What is required:
Count the lines in the records below that contain the string "path", treating uppercase and lowercase letters as different, and reply with that number alone.

Data records:
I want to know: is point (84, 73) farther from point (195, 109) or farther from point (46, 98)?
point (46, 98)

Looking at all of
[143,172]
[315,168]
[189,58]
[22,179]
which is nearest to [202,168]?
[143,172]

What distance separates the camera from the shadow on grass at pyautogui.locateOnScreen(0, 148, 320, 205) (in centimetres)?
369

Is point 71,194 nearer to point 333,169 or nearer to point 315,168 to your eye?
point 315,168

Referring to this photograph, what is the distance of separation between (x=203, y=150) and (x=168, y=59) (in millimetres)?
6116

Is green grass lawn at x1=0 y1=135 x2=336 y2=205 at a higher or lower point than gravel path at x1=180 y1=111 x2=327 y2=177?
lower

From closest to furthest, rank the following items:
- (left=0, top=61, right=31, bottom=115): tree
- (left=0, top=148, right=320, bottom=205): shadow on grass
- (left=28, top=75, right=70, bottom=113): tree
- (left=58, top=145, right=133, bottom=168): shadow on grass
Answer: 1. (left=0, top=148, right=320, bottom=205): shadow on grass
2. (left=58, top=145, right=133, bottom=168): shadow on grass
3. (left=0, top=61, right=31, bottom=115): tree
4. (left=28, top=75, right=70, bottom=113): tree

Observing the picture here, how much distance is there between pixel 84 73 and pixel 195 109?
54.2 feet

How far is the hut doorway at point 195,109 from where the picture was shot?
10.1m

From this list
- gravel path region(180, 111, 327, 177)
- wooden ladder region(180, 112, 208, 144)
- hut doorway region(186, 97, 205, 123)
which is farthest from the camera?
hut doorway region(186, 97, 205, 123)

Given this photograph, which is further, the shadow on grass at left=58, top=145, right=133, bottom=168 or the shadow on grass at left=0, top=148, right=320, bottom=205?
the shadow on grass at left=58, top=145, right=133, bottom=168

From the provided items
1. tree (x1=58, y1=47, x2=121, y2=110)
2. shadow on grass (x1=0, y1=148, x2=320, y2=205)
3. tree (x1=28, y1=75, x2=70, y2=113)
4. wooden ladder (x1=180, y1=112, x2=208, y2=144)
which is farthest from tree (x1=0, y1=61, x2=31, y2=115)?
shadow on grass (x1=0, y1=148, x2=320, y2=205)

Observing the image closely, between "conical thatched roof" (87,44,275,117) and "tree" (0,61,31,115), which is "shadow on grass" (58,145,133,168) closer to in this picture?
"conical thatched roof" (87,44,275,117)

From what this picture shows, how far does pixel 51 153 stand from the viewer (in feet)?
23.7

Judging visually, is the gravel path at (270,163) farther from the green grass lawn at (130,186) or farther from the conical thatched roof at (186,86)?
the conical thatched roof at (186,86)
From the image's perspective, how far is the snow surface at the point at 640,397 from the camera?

---

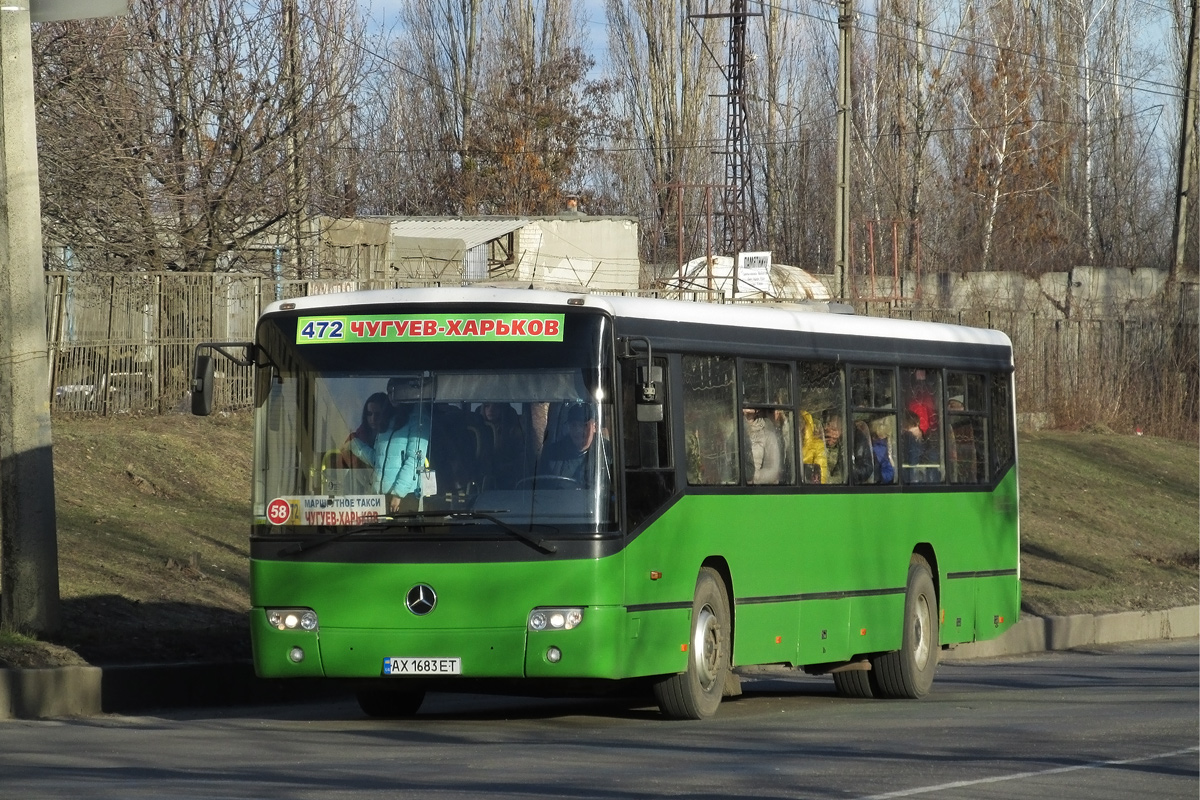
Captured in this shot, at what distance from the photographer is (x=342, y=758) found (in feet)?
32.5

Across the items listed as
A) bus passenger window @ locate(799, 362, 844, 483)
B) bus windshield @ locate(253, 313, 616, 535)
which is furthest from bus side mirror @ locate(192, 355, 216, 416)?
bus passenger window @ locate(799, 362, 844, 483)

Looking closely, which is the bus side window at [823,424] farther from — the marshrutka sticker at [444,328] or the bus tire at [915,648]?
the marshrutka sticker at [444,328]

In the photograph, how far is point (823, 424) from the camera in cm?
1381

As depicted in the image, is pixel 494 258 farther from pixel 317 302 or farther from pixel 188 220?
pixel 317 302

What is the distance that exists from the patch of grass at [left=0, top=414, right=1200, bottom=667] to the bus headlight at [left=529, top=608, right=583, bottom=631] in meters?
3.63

--

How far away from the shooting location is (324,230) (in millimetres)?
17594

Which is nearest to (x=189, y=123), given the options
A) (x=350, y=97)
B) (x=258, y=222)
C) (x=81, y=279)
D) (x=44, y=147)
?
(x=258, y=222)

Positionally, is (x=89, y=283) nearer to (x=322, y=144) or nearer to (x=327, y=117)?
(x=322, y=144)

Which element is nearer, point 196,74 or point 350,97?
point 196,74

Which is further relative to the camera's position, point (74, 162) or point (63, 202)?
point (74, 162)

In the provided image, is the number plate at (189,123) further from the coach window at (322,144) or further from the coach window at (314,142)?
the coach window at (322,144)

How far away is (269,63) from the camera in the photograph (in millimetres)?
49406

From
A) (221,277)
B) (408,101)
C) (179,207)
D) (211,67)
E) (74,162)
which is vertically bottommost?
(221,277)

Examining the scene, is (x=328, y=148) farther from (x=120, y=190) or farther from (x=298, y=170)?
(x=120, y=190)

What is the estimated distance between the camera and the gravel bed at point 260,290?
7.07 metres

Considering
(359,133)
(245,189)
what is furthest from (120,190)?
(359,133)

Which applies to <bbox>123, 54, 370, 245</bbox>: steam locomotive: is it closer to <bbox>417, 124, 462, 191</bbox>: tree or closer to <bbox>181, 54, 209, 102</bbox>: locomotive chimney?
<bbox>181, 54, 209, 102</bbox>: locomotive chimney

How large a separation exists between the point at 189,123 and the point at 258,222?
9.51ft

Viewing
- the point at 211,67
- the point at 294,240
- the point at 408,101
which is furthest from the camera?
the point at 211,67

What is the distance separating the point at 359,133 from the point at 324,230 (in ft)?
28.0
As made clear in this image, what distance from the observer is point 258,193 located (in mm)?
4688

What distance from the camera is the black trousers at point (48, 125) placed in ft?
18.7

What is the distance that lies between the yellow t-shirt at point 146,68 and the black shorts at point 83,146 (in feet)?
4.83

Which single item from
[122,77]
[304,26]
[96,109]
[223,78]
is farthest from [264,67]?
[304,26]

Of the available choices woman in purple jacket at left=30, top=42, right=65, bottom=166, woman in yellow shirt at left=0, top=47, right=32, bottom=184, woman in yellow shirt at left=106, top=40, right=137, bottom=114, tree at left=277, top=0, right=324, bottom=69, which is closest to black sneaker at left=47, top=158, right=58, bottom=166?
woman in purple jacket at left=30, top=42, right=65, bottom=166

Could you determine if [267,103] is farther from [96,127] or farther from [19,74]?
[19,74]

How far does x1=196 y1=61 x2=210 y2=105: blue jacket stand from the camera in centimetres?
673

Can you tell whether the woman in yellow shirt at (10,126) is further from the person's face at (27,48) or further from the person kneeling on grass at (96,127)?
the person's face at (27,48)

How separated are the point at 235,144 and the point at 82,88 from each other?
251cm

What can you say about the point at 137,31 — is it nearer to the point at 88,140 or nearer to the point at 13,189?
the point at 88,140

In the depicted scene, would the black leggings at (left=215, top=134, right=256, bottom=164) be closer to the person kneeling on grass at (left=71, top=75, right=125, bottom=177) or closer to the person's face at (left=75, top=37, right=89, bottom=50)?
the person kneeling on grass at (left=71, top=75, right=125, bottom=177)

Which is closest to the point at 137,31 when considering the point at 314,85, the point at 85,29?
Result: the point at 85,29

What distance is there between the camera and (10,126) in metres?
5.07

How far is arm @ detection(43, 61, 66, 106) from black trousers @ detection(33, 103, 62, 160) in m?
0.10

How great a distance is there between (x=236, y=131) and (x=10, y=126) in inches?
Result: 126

Reply to the task:
3